Human and Machine in the Future of Spaceflight

Yet Apollo's human-machine history does speak to the lasting debate over whether humans or robots should be flying into space and exploring the solar system.26 Current polemics usually polarize around creative, flexible humans versus mindless automata, the former being capable of ''exploration'' and the latter collecting data for ''science.'' Such rhetoric has arguably produced more heat than light in recent decades, although the stakes are high as NASA determines new policy directions. Yet the advocates for either side usually neglect or misunderstand the mixings and combinations of manual and automated, especially experiences made possible by communications links and remote controls. The Mars rovers named Spirit and Opportunity that captured public imagination in recent years, for example, are less ''robots'' acting as autonomous agents than ''telerobots'' responding to commands from the earth and providing data for ground controllers, scientists, and the public to experience a foreign world from afar. Similarly, the Apollo spacecraft and astronauts had tight connections to the ground and transmitted images, words, data, and experience through remote channels. No computers made decisions on their own; all were programmed by people, distanced in space and time from the landings, who embedded their own ideas, models, and assumptions into the machines.
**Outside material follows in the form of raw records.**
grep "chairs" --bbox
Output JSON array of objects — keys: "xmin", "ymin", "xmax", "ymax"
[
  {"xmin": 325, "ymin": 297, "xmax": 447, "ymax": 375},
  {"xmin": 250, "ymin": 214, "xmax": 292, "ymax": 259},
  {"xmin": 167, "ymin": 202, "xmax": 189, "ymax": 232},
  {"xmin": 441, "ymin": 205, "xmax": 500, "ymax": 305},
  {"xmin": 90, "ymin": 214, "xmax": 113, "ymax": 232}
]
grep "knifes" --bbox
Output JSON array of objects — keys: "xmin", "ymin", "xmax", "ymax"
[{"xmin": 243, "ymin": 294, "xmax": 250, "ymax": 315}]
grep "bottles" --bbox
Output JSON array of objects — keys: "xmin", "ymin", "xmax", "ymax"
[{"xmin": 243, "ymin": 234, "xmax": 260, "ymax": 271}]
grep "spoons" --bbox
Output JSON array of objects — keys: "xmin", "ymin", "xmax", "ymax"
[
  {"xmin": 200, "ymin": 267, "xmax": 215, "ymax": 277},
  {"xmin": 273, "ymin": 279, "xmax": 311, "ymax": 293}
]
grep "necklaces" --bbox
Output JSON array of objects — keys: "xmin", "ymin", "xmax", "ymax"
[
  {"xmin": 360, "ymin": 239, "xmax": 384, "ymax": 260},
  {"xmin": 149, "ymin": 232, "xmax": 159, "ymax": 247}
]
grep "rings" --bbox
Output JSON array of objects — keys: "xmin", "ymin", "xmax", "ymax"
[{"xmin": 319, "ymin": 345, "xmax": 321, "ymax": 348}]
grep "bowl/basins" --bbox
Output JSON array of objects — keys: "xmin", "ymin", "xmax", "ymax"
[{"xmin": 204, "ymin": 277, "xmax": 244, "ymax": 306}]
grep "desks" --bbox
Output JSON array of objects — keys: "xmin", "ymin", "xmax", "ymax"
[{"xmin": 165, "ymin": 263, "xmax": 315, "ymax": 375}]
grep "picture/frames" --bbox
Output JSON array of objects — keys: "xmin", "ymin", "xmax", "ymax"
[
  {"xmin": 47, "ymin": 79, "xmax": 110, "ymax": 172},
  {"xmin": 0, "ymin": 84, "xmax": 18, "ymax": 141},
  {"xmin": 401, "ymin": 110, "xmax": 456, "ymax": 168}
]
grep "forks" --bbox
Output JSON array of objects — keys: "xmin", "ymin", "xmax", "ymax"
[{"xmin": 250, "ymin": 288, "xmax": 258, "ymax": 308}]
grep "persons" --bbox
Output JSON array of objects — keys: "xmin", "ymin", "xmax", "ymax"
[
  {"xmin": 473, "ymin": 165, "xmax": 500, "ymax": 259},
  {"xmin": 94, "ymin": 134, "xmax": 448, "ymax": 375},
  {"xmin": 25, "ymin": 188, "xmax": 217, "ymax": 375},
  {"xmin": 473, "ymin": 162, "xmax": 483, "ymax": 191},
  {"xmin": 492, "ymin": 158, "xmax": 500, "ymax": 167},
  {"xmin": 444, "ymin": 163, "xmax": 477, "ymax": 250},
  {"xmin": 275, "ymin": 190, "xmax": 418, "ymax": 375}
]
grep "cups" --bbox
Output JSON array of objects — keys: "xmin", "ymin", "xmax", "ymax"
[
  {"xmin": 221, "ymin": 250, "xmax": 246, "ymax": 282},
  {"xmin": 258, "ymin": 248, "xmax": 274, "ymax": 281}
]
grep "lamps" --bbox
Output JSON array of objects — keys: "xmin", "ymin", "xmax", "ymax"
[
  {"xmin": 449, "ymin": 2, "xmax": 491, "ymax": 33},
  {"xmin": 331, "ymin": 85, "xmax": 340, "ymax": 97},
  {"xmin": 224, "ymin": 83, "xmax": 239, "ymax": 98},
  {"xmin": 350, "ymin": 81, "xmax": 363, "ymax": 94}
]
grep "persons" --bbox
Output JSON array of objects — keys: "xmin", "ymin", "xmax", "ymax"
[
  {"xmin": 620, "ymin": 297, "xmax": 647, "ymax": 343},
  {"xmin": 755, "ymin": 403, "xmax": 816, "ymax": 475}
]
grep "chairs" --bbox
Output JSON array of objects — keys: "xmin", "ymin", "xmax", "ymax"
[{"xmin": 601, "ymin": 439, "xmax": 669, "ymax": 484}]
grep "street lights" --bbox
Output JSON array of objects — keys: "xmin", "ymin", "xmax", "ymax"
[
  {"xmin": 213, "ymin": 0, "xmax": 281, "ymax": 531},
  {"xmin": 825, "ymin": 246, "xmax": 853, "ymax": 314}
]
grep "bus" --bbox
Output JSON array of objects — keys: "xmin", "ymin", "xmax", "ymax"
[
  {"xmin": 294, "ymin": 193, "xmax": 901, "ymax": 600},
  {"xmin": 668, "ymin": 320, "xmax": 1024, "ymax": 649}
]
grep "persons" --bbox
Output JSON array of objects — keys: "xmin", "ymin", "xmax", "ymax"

In this vein, I do not take a position on the humans versus robots debate, but rather seek to clarify some of its terms. What, exactly, do people do in space? Which of their tasks require strict adherence to procedures? Which require subtle perceptions and skills? When do they use their judgment? When do they err? Less frequently debated than the humans versus robots question is the equally contentious: which people? What kinds of professionals? If a major goal of human spaceflight is inspiration, or expanding the realm of human experience, should we not consider selecting and training people to communicate those experiences? What follows comprises but a first look, and raises more questions than it answers. Still, the concluding chapter suggests that similar analyses applied to space shuttles, deep-space probes, or robotic missions could help redefine and advance a debate that has been stuck in circular argument for a generation. Informed public discourse on human spaceflight is essential for a successful, sustained human future in space, whether directly or remotely present.